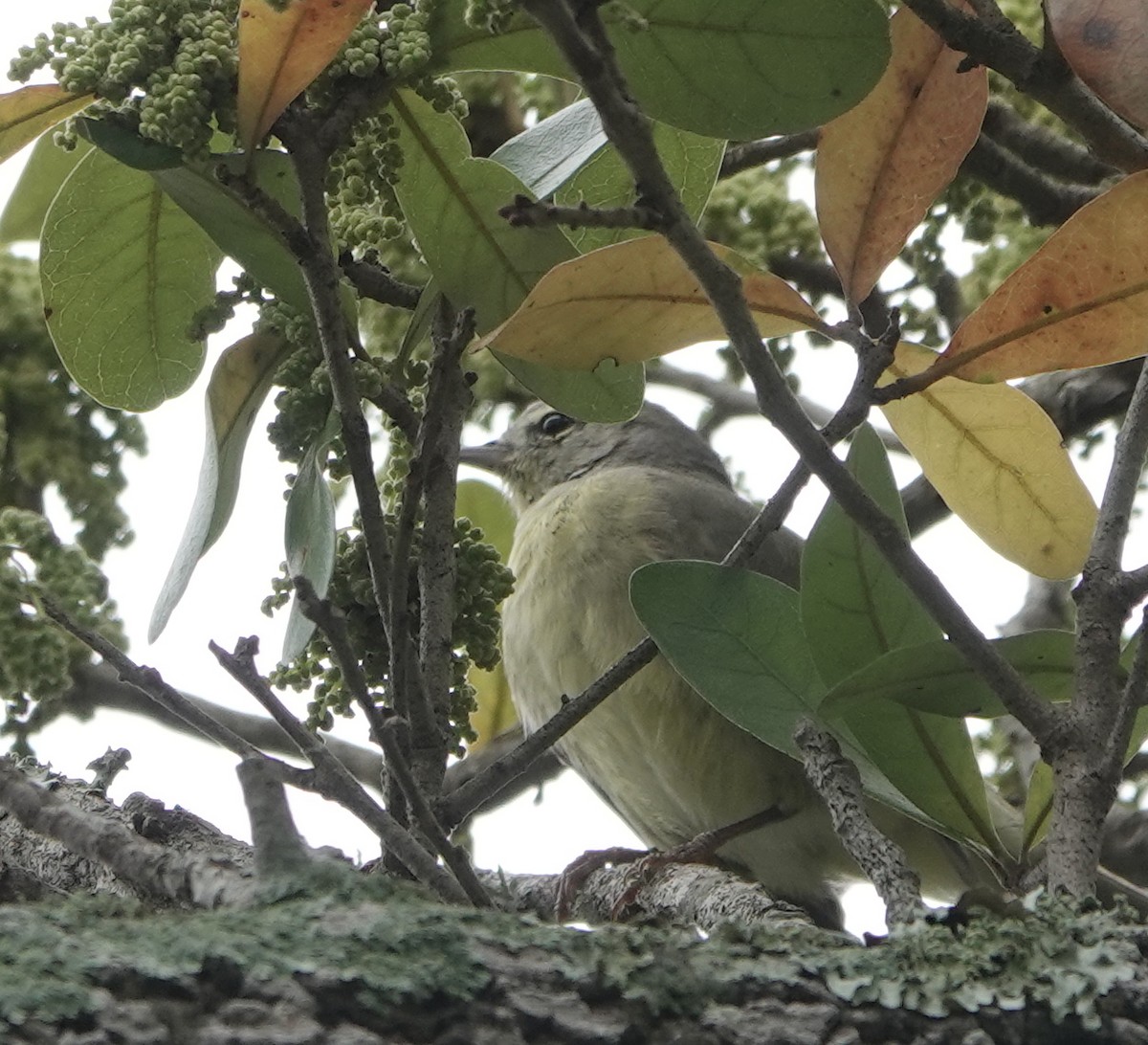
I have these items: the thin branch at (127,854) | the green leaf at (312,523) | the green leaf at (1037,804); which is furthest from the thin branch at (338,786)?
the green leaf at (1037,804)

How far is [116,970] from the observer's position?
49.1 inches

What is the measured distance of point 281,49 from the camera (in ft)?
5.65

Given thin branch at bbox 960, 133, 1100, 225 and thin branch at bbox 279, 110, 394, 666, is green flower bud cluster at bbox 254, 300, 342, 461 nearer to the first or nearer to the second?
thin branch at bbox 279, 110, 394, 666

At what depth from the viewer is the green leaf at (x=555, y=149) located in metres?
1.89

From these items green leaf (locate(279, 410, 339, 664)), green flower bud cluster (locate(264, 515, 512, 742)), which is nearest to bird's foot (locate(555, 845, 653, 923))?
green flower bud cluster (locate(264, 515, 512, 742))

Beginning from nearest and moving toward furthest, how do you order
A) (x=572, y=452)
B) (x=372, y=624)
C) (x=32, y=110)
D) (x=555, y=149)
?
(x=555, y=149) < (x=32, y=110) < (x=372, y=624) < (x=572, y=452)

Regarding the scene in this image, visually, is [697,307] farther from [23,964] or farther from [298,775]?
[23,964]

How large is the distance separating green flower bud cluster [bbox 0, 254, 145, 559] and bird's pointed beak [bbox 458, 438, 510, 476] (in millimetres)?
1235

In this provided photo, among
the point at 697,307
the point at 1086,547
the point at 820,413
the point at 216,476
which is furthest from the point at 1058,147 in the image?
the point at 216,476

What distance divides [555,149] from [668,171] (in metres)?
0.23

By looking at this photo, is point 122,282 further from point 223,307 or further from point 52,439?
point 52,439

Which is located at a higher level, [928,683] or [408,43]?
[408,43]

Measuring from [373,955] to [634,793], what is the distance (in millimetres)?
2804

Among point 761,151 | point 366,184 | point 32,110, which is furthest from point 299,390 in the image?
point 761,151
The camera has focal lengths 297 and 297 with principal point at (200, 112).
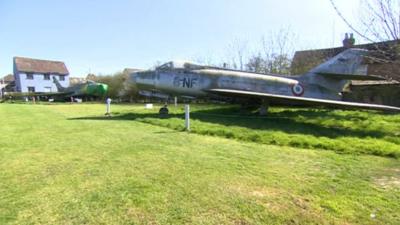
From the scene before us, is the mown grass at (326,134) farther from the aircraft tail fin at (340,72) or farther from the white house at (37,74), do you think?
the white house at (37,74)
...
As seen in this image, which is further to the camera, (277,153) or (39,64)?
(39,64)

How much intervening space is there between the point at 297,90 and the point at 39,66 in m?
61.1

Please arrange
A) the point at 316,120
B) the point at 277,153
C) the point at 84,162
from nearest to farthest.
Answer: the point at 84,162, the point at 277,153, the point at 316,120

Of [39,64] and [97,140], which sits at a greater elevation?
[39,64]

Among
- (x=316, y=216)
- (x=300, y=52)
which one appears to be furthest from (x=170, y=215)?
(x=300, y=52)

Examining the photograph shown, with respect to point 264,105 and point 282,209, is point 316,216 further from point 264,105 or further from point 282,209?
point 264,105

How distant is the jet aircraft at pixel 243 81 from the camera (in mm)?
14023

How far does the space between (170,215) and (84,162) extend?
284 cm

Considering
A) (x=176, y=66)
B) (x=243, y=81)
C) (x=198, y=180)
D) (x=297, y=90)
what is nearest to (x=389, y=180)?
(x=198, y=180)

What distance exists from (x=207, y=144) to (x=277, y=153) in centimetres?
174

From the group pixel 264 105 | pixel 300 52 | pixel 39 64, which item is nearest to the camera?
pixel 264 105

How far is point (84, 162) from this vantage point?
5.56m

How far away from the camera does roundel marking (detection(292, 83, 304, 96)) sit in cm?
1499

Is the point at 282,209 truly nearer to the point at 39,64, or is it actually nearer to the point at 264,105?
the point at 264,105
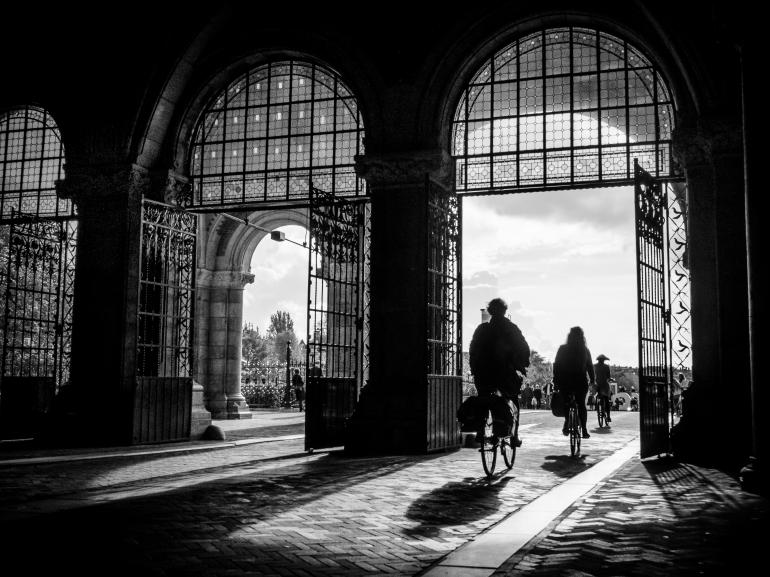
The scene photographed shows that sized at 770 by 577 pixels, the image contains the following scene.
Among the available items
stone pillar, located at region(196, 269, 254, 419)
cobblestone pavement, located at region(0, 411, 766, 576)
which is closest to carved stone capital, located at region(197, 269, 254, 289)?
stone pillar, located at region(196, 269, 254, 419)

#### [DESCRIPTION OF THE TASK]
How many lines of the listing above contain the string "does"? Case counts, so reply with the number alone.

#### [SOLUTION]
2